The cyberattack affected 16 organizations that are part of the National Health Service on Friday, causing some surgical procedures to be canceled and ambulances diverted.

Computers infected with WannaCry will have their data encrypted, and display a ransom note demanding $300 or $600 in bitcoin to free the files.

Experts say it will be hard for them to replicate the conditions that allowed the so-called WannaCry ransomware to proliferate across the globe.

United Kingdom authorities believe this was a ransomware program known as Wanna Decryptor. Home Secretary Amber Rudd said all but six of the NHS trusts back to normal Saturday.

"It's an worldwide attack and a number of countries and organizations have been affected", she said.

"For so many organizations in the same day to be hit, this is unprecedented", he said. The NHS Merseyside website was down Friday afternoon local time. He said companies can apply the patch released in March to all systems to prevent WannaCry infections. Patients were asked not to come to hospitals unless it was an emergency.

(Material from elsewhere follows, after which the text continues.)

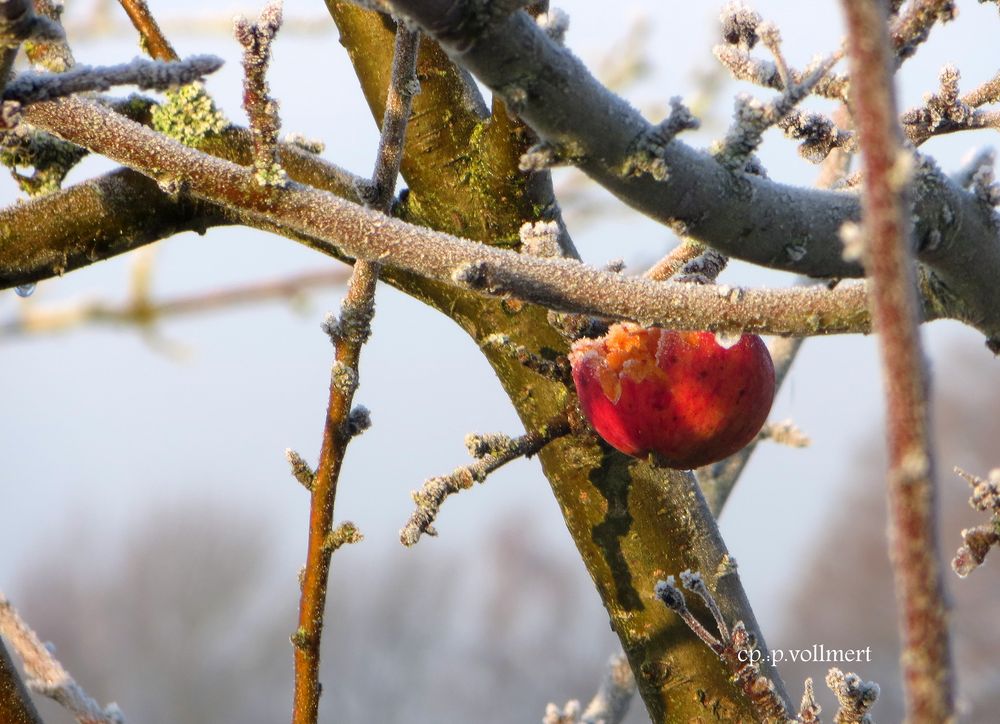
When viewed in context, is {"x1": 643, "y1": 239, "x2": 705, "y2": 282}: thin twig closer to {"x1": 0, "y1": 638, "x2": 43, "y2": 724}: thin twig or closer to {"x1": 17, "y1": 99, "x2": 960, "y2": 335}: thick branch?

There were no details on which companies were targeted or the origin of the attack.

John Caldwell, a doctor in Liverpool, told the Guardian he had "no access to record systems or results".

It turned out that the ransomware code was written to connect to an unregistered domain and "if the connection is not successful it ransoms the system, if it is successful, the malware exits". We are dealing with urgent problems only.

"As long as people don't patch, it's just going to keep going".